● THE INPUT:
+ + + + + + +
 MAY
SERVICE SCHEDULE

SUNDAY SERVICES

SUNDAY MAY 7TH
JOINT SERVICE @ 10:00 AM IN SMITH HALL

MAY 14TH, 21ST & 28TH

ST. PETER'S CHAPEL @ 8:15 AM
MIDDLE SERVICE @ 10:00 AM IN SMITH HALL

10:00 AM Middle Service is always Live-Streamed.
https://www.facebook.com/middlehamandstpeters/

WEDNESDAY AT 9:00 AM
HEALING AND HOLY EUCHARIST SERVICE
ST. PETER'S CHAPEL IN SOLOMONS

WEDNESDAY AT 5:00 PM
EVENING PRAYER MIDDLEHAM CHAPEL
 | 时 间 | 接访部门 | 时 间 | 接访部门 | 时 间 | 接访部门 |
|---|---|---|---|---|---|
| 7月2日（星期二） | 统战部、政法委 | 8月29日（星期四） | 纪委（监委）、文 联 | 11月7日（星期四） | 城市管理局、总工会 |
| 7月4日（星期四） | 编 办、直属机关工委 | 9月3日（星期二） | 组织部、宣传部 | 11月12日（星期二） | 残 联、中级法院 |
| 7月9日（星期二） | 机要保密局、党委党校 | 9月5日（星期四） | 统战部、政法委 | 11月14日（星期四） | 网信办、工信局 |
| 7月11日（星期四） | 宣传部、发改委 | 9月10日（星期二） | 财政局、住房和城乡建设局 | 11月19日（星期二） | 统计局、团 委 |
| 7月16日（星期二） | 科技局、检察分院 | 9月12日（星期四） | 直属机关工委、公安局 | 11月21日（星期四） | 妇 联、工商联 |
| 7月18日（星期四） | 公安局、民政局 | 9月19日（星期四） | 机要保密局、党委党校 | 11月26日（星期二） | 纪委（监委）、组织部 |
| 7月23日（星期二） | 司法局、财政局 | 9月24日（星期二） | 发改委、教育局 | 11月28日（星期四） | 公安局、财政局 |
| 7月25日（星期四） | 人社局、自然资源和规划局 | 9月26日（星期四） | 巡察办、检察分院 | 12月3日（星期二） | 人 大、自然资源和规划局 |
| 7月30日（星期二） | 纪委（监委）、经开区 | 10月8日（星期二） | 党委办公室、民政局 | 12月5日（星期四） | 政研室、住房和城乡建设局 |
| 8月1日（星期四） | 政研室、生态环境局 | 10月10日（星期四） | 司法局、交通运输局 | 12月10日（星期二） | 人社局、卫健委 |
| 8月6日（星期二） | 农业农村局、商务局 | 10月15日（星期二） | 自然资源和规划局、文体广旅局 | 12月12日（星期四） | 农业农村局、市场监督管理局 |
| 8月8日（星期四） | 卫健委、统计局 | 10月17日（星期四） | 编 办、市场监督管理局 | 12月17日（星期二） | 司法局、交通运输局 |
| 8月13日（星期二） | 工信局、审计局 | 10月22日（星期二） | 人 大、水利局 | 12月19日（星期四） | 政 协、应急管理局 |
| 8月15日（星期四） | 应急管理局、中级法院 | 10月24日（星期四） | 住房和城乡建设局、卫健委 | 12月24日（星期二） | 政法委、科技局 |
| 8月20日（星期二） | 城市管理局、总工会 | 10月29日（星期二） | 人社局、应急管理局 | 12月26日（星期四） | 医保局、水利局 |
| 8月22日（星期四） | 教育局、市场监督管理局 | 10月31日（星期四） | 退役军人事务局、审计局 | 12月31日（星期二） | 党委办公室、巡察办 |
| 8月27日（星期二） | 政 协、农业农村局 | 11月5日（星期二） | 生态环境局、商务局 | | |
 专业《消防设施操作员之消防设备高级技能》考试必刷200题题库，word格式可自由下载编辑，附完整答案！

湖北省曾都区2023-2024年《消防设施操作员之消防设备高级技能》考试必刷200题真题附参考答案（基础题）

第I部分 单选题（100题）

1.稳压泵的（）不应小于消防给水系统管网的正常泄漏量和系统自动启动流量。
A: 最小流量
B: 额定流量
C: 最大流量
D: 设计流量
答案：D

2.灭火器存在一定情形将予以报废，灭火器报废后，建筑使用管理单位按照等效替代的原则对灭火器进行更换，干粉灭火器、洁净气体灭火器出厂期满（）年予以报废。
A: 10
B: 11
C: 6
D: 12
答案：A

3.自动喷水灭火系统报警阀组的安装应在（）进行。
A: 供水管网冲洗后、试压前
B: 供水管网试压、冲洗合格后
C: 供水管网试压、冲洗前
+ + + + + + +
● EXERCISE PROMPT: The listing above must be transcribed exactly, line by line.

● THE ANSWER:
 MAY
SERVICE SCHEDULE

SUNDAY SERVICES

SUNDAY MAY 7TH
JOINT SERVICE @ 10:00 AM IN SMITH HALL

MAY 14TH, 21ST & 28TH

ST. PETER'S CHAPEL @ 8:15 AM
MIDDLE SERVICE @ 10:00 AM IN SMITH HALL

10:00 AM Middle Service is always Live-Streamed.
https://www.facebook.com/middlehamandstpeters/

WEDNESDAY AT 9:00 AM
HEALING AND HOLY EUCHARIST SERVICE
ST. PETER'S CHAPEL IN SOLOMONS

WEDNESDAY AT 5:00 PM
EVENING PRAYER MIDDLEHAM CHAPEL
 | 时 间 | 接访部门 | 时 间 | 接访部门 | 时 间 | 接访部门 |
|---|---|---|---|---|---|
| 7月2日（星期二） | 统战部、政法委 | 8月29日（星期四） | 纪委（监委）、文 联 | 11月7日（星期四） | 城市管理局、总工会 |
| 7月4日（星期四） | 编 办、直属机关工委 | 9月3日（星期二） | 组织部、宣传部 | 11月12日（星期二） | 残 联、中级法院 |
| 7月9日（星期二） | 机要保密局、党委党校 | 9月5日（星期四） | 统战部、政法委 | 11月14日（星期四） | 网信办、工信局 |
| 7月11日（星期四） | 宣传部、发改委 | 9月10日（星期二） | 财政局、住房和城乡建设局 | 11月19日（星期二） | 统计局、团 委 |
| 7月16日（星期二） | 科技局、检察分院 | 9月12日（星期四） | 直属机关工委、公安局 | 11月21日（星期四） | 妇 联、工商联 |
| 7月18日（星期四） | 公安局、民政局 | 9月19日（星期四） | 机要保密局、党委党校 | 11月26日（星期二） | 纪委（监委）、组织部 |
| 7月23日（星期二） | 司法局、财政局 | 9月24日（星期二） | 发改委、教育局 | 11月28日（星期四） | 公安局、财政局 |
| 7月25日（星期四） | 人社局、自然资源和规划局 | 9月26日（星期四） | 巡察办、检察分院 | 12月3日（星期二） | 人 大、自然资源和规划局 |
| 7月30日（星期二） | 纪委（监委）、经开区 | 10月8日（星期二） | 党委办公室、民政局 | 12月5日（星期四） | 政研室、住房和城乡建设局 |
| 8月1日（星期四） | 政研室、生态环境局 | 10月10日（星期四） | 司法局、交通运输局 | 12月10日（星期二） | 人社局、卫健委 |
| 8月6日（星期二） | 农业农村局、商务局 | 10月15日（星期二） | 自然资源和规划局、文体广旅局 | 12月12日（星期四） | 农业农村局、市场监督管理局 |
| 8月8日（星期四） | 卫健委、统计局 | 10月17日（星期四） | 编 办、市场监督管理局 | 12月17日（星期二） | 司法局、交通运输局 |
| 8月13日（星期二） | 工信局、审计局 | 10月22日（星期二） | 人 大、水利局 | 12月19日（星期四） | 政 协、应急管理局 |
| 8月15日（星期四） | 应急管理局、中级法院 | 10月24日（星期四） | 住房和城乡建设局、卫健委 | 12月24日（星期二） | 政法委、科技局 |
| 8月20日（星期二） | 城市管理局、总工会 | 10月29日（星期二） | 人社局、应急管理局 | 12月26日（星期四） | 医保局、水利局 |
| 8月22日（星期四） | 教育局、市场监督管理局 | 10月31日（星期四） | 退役军人事务局、审计局 | 12月31日（星期二） | 党委办公室、巡察办 |
| 8月27日（星期二） | 政 协、农业农村局 | 11月5日（星期二） | 生态环境局、商务局 | | |
 专业《消防设施操作员之消防设备高级技能》考试必刷200题题库，word格式可自由下载编辑，附完整答案！

湖北省曾都区2023-2024年《消防设施操作员之消防设备高级技能》考试必刷200题真题附参考答案（基础题）

第I部分 单选题（100题）

1.稳压泵的（）不应小于消防给水系统管网的正常泄漏量和系统自动启动流量。
A: 最小流量
B: 额定流量
C: 最大流量
D: 设计流量
答案：D

2.灭火器存在一定情形将予以报废，灭火器报废后，建筑使用管理单位按照等效替代的原则对灭火器进行更换，干粉灭火器、洁净气体灭火器出厂期满（）年予以报废。
A: 10
B: 11
C: 6
D: 12
答案：A

3.自动喷水灭火系统报警阀组的安装应在（）进行。
A: 供水管网冲洗后、试压前
B: 供水管网试压、冲洗合格后
C: 供水管网试压、冲洗前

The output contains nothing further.